Das Gegenteil war mit Bruckners erster unter Christian Thielemann zu hören. Hier wurden die Höhepunkte klug abgemessen, und alles klang korrekt und gepflegt. Thielemann hatte sichtlich und zu Recht Freude am Luxusklang der Wiener Philharmoniker. Mehr aber gab es nicht. Das Drängende, Radikale des Werks fehlte.

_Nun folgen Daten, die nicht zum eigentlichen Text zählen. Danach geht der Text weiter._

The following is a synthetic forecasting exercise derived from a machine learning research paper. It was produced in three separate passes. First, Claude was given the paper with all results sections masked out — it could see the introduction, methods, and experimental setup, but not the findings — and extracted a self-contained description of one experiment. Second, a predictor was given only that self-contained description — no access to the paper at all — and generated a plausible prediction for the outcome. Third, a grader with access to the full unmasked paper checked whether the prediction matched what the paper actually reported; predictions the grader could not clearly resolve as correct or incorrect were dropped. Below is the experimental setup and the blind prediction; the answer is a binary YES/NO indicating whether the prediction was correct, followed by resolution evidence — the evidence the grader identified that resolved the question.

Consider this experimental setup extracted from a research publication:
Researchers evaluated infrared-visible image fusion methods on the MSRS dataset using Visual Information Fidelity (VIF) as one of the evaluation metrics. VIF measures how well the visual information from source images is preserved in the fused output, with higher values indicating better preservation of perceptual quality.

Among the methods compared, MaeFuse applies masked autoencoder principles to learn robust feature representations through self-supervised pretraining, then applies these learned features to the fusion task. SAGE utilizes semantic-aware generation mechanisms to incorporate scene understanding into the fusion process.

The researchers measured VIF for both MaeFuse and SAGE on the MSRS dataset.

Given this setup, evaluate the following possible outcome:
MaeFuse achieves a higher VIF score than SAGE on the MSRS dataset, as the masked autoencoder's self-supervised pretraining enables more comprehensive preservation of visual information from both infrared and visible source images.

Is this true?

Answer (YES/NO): YES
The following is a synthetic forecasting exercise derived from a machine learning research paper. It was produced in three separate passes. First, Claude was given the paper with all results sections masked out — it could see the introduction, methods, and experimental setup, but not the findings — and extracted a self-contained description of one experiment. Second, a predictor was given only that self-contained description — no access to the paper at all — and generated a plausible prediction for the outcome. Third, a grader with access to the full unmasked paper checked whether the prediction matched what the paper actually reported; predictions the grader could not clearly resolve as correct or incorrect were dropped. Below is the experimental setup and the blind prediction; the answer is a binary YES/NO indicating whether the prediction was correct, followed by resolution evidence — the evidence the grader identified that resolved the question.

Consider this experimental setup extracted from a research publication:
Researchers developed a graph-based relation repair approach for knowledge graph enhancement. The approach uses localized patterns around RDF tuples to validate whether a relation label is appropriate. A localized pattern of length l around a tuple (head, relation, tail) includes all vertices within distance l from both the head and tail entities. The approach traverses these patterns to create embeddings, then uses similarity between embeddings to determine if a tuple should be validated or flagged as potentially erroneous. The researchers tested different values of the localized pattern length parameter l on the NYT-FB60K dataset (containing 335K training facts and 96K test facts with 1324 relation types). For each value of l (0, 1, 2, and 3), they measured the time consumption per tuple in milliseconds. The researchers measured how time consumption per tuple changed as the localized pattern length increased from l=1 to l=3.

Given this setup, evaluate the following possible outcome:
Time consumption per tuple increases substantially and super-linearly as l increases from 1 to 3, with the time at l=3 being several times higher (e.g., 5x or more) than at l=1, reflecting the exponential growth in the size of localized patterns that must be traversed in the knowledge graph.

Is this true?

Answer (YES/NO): YES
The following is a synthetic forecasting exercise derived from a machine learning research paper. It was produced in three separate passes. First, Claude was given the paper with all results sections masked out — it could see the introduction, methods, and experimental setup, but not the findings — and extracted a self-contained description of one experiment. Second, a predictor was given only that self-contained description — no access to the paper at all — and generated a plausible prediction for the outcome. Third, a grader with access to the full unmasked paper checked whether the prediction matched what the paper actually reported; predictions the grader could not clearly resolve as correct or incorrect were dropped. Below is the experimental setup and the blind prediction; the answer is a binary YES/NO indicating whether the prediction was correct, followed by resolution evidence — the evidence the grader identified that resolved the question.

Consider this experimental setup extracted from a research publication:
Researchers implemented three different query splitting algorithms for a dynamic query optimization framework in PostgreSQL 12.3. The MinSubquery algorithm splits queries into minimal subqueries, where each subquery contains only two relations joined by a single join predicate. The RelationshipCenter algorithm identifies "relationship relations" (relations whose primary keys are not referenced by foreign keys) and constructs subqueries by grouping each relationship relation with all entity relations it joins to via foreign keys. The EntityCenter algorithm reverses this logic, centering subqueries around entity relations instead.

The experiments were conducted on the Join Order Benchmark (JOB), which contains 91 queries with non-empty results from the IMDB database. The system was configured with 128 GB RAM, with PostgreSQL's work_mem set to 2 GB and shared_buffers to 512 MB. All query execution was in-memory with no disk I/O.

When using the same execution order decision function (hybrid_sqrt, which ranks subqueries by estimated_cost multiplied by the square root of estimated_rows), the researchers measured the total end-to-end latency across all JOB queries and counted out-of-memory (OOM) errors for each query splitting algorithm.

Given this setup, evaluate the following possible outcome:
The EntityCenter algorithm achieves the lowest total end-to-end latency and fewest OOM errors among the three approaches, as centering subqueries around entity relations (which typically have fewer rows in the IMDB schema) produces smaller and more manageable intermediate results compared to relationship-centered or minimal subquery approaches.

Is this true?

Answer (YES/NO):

Thielemann wählte, passend zu seinem Ansatz, die melodisch angereicherte Letztfassung der Sinfonie, in der Bruckner die rhythmischen Exzesse des lange zuvor komponierten Werks abgemildert hatte. Eine im Konzertsaal seltene Version wählte auch Ingo Metzmacher, der das Gustav-Mahler-Jugendorchester dirigierte. Die selten aufgeführte Erstfassung der dritten Sinfonie erwies sich als Glücksgriff, denn auch hier führten Bruckners Überarbeitungen zu keiner Verbesserung. Die frühen Versionen dieses Werks sind formal schlüssig, und in der Erstfassung wagte Bruckner eine Gleichzeitigkeit rhythmischer Schichten, wie sie sich erst im 20. Jahrhundert wiederfindet. Metzmacher und sein Orchester machten das ebenso hörbar wie die einzigartige Logik dieser musikalischen Verlaufsform. Weder übersteigerten sie den Klang noch verharmlosten sie ihn.

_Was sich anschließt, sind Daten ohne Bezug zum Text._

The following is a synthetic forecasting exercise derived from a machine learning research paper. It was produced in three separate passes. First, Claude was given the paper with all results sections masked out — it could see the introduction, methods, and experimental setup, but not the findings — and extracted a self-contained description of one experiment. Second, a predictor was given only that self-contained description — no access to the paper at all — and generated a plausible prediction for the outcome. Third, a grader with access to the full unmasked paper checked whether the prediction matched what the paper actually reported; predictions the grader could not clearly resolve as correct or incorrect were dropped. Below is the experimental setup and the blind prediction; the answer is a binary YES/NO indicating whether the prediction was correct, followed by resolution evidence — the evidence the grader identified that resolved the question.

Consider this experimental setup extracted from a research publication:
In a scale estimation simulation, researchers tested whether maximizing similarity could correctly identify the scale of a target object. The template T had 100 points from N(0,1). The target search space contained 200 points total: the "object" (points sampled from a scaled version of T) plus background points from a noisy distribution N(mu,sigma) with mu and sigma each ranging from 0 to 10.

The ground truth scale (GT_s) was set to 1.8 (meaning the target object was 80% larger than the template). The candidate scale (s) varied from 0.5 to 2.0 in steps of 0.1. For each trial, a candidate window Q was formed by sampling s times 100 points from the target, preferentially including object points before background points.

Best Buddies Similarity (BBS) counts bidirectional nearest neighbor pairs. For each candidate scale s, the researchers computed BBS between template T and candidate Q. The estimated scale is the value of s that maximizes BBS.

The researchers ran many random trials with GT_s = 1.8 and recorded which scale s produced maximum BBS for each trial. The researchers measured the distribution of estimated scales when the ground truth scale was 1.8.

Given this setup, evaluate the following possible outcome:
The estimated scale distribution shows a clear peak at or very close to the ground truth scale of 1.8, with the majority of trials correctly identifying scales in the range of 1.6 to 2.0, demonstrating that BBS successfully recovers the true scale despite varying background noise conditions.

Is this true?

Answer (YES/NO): NO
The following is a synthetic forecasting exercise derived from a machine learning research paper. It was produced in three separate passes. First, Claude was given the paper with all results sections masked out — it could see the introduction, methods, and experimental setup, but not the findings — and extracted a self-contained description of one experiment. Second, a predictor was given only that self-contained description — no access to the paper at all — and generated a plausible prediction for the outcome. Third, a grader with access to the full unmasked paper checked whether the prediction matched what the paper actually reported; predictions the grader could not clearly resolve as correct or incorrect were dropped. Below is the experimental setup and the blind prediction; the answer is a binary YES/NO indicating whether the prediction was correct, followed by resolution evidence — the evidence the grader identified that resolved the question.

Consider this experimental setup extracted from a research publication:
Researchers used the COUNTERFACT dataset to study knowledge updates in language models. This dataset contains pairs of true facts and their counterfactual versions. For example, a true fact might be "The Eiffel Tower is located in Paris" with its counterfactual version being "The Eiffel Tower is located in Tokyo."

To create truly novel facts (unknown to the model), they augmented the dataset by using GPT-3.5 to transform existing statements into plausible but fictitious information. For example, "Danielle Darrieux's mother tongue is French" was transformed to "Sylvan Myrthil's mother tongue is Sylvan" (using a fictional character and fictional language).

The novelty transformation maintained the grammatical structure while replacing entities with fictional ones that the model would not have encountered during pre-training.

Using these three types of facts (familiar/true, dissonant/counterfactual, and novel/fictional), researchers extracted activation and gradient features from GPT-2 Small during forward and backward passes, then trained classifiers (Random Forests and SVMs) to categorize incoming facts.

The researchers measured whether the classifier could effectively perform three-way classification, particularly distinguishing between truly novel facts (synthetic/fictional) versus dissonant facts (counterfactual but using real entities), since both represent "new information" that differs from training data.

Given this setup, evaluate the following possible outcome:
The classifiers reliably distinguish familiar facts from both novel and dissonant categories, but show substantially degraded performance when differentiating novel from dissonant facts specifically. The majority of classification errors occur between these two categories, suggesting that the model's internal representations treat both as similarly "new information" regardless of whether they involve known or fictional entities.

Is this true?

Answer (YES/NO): NO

Und Bruckner als Komponist geistlicher Musik? Der RIAS Kammerchor Berlin und die Akademie für Alte Musik führten unter Łukasz Borowicz die d-moll-Messe auf. Das Klangbild des Orchesters war ungewohnt, dabei instruktiv. Der Ausdrucksgehalt einzelner Phrasen veränderte sich, wurde zuweilen intimer, doch in den Steigerungen aufgerauht. Das Klangvolumen ist geringer als gewohnt; auch ein Kammerchor drohte zuweilen zu dominieren.

Seine Qualität stellte das Ensemble auch im ersten Teil des klug zusammengestellten Programms unter Beweis. Die d-moll-Messe ist ein Schwellenwerk, das für den fast vierzigjährigen Bruckner 1863 nach jahrzehntelangem Lernen einen Durchbruch zu freiem Komponieren bedeutete. Zu hören gab es ferner die kurz zuvor entstandene Ouvertüre g-moll, die in manchen Wendungen schon auf spätere Werke vorausweist, und geistliche Chöre. Sebastian Heindl steuerte Orgelimprovisationen über Themen aus diesen Werken bei und erinnerte an ein Genre, in der Bruckner als Organist Triumphe feierte.

Ein anderer Jubilar, der 1874 geborene Charles Ives, passte in den Amerikaschwerpunkt des Musikfests Berlin 2024 und auch zum demokratischen Anspruch, den die Musik in den USA erhebt. Wie in manchen an dieser Stelle am 16. September im Zwischenbericht zum Musikfest vorgestellten Werken, so ist auch in seinen Kompositionen der Unterschied zwischen »hoher« und »niederer« Musik vernachlässigt. Doch bei Ives führt dies zu keiner Senkung des Niveaus, sondern zu einer rücksichtslosen Gleichzeitigkeit.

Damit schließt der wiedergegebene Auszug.